Read my previous post titled, "Why Lower Rates May Not Be Good", where I stated:
There is a false perception out there that if the fed starts to cut interest rates that housing will be set up for another boom. I strongly disagree with this train of thought...For the past 12-18 months I have publicly stated that the two biggest threats I see to housing are:If the fed cuts interest rates one or two times towards the end of the year, which is by no means a certainty, it is because they are starting to see signs that the economy is weakening and want to add some stimulation to prevent a recession.
So lets break that down.
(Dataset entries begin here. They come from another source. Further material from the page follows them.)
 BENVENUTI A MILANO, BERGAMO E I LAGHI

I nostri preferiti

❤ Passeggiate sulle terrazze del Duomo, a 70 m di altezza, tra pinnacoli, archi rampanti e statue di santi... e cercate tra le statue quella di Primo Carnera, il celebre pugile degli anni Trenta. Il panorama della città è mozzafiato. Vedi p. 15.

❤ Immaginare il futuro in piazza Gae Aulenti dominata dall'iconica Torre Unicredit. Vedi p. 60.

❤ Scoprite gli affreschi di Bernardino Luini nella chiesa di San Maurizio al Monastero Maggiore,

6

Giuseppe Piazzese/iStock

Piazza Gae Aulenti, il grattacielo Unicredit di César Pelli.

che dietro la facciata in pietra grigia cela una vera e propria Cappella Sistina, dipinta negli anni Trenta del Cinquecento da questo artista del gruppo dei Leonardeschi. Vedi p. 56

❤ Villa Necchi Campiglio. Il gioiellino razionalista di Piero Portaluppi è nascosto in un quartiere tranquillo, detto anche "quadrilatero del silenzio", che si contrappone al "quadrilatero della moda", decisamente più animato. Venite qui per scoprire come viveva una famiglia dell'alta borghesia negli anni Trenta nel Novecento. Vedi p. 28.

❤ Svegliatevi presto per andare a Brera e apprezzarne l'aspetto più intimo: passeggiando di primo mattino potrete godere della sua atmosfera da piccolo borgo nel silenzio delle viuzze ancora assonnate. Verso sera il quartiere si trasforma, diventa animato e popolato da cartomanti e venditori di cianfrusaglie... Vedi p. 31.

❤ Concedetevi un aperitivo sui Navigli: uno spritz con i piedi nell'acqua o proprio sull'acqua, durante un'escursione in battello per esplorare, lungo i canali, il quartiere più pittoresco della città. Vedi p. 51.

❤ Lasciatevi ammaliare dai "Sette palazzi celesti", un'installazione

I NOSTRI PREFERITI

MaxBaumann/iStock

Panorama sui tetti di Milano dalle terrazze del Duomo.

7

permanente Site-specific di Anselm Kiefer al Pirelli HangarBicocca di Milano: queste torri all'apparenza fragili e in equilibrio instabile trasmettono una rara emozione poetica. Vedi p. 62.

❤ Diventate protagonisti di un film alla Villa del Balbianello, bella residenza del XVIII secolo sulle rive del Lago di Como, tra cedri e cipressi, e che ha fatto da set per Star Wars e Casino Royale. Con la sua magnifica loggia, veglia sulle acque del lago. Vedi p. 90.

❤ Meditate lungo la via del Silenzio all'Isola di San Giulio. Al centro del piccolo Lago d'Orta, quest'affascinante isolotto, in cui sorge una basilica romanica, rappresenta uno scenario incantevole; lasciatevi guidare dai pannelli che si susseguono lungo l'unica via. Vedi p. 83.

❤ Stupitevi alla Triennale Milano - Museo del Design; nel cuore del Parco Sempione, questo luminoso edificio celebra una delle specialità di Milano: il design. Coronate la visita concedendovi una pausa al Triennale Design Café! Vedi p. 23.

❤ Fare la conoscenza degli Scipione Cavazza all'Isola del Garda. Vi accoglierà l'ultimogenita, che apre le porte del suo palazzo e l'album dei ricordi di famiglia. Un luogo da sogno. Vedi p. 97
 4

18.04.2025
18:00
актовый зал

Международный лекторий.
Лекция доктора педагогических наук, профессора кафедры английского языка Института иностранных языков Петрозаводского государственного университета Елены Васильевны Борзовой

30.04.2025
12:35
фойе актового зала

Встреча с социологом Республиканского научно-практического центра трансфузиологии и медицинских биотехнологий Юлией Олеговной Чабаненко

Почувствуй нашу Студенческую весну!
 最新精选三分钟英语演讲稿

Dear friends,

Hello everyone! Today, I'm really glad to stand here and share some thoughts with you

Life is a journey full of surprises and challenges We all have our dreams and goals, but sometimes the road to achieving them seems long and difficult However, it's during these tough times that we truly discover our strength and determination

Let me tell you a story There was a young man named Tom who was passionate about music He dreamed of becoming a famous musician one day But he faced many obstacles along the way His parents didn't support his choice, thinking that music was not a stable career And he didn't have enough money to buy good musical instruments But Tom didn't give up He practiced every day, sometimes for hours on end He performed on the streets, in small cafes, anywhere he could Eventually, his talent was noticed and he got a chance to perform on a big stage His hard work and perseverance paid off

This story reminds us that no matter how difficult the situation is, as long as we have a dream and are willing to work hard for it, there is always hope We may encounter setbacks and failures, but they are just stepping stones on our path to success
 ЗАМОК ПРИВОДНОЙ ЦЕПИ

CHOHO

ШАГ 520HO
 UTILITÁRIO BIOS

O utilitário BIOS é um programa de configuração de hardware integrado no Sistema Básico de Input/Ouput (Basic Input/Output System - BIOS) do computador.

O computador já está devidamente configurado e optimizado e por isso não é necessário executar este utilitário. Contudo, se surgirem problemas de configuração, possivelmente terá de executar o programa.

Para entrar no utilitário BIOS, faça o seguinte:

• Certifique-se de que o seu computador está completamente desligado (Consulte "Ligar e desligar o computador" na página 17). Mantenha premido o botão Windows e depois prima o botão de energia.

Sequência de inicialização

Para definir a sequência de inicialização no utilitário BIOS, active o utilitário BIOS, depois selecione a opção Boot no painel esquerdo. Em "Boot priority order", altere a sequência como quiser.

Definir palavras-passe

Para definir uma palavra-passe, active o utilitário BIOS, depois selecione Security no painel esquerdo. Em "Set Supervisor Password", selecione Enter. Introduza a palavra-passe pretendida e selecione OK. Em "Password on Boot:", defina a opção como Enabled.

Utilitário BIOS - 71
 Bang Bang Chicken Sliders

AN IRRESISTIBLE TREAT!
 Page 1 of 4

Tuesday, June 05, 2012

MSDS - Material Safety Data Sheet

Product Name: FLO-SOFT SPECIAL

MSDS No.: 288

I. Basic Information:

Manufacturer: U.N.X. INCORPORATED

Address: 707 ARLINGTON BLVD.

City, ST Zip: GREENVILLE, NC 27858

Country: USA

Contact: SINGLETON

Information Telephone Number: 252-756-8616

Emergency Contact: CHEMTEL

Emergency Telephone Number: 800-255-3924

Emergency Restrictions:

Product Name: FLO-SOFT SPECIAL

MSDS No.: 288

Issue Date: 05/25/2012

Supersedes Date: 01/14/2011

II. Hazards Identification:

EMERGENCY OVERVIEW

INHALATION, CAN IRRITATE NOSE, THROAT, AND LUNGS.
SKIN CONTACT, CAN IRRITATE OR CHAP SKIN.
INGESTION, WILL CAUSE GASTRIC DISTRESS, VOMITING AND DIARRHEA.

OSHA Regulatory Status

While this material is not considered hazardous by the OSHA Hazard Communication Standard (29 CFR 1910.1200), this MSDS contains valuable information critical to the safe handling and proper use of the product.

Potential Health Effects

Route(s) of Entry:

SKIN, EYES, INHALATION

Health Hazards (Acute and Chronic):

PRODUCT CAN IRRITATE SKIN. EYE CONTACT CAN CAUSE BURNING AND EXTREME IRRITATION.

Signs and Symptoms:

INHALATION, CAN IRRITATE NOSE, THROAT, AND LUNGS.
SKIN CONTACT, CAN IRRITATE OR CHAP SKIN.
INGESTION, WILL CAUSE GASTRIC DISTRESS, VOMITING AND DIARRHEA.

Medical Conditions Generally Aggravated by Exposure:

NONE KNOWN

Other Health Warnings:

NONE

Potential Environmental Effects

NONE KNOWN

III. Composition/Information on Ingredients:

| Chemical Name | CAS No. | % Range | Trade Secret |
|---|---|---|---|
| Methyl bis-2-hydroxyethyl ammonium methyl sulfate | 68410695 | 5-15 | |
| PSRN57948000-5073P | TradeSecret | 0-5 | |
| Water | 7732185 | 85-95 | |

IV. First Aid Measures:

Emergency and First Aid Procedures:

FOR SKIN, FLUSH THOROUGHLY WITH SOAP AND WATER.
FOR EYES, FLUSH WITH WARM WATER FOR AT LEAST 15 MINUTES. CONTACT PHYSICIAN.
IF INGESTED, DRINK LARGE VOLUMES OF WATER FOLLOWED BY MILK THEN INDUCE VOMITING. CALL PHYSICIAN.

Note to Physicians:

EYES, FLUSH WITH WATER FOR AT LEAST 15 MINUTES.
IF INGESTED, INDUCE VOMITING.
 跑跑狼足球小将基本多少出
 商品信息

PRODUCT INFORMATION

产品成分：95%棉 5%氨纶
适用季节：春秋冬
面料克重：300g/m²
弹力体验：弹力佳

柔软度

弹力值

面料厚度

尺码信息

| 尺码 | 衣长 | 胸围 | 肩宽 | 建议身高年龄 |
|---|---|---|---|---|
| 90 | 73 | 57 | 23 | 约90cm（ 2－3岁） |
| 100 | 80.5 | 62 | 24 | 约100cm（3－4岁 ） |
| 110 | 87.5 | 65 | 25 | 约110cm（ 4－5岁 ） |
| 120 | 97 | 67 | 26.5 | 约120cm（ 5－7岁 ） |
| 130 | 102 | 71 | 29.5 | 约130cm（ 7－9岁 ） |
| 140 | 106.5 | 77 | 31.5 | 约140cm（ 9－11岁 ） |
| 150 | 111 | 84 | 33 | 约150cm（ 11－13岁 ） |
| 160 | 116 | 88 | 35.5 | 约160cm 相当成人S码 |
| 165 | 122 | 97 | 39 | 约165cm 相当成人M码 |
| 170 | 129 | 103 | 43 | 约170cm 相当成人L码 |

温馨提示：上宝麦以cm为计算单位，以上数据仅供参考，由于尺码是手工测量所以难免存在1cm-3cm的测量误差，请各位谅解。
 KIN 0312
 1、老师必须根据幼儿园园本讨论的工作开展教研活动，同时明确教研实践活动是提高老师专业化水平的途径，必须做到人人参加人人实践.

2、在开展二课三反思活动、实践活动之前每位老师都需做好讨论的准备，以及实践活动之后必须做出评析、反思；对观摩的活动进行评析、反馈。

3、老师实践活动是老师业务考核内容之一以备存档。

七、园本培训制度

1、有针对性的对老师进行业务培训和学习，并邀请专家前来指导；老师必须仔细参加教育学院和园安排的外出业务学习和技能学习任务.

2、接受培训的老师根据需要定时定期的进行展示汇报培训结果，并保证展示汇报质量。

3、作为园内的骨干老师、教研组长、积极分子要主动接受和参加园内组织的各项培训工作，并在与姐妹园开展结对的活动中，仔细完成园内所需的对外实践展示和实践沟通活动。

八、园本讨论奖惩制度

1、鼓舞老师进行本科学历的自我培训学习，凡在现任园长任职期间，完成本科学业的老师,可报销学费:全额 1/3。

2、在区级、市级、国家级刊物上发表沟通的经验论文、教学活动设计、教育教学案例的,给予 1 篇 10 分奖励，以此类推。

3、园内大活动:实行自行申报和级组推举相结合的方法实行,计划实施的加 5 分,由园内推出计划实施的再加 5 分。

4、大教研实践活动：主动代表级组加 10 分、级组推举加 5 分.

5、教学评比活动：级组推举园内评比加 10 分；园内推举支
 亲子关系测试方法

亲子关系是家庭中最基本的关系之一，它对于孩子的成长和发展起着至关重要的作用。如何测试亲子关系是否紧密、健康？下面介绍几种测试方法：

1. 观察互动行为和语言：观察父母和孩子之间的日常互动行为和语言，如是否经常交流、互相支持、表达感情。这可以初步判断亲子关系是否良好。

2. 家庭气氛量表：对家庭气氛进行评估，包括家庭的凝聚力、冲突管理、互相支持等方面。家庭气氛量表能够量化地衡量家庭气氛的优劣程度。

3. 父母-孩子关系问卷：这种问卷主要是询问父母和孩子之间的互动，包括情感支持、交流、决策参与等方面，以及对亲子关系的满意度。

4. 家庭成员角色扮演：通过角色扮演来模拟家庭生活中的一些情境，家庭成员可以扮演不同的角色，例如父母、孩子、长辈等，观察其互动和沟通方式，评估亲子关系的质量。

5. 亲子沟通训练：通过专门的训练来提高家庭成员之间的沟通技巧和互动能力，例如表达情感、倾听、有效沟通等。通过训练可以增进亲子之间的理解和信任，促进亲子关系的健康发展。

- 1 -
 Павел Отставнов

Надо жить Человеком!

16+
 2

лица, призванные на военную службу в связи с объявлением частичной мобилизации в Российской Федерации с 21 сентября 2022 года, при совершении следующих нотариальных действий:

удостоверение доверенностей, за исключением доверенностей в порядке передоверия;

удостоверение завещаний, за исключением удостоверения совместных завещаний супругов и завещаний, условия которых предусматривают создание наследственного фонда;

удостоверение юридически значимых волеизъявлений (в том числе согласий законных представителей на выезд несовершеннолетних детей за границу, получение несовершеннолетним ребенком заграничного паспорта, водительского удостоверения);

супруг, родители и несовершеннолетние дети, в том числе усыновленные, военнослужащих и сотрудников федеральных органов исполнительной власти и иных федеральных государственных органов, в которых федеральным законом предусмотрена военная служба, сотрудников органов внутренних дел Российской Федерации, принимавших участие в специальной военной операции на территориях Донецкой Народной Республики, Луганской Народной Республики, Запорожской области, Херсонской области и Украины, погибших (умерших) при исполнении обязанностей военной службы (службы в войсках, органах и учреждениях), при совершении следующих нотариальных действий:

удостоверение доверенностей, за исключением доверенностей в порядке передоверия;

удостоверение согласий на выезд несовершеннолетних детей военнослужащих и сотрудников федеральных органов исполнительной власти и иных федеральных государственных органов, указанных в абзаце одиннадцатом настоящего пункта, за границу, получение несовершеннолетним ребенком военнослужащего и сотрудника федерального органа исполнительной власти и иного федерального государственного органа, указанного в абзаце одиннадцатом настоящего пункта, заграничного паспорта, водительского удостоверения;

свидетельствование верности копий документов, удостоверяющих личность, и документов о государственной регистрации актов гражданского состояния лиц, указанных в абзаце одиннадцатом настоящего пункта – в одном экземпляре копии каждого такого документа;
If the economy is starting to weaken, than stock prices will reflect that early on with a selloff. Since the stock market is a leading indicator of the economy, it will be the first to show signs that trouble might be ahead. Assuming this happens, paper profits and consumer portfolio values will restrict making people feel less confident and less wealthy. As this occurs, there will start to be talk of a fed rate cut as Ben Bernanke and company attempt to put a floor on how bad things might get.
1. Tighter Lending Standards
2. Job Losses
Now that #1 has already occurred and you all are seeing the effects of the credit squeeze and tighter lending standards, I need to update this moving forward. The two biggest threats I now see to housing are:
1. Global Growth Slowdown Amid Credit/Liquidity Crisis
2. Job Losses
Job losses are the side effect of a slowing economy. Stock prices will price in a US economic slowdown or global slowdown first, and job losses will occur as a result.
THIS HAS NOT HAPPENED YET. Right now the equity markets are re-pricing risk and pricing in the effects of a low liquidity / higher risk world. Volatility comes with this re-pricing.
Keep an eye on oil prices, consumer spending, and jobs. Oil will be the signal of global growth trends, consumer spending will be a signal that credit/housing woes are hitting wallets, and weak jobs data will be the final nail in the coffin as corporations restructure and cut costs.
This post is a forward looking discussion based on what I see right now. Things change and savvy investors adapt. If you don't, you'll be eaten. And nobody wants to be eaten!
Did you unwind some of your positions at the open of today's trading? The markets already gave up 2/3 of their gains since the open!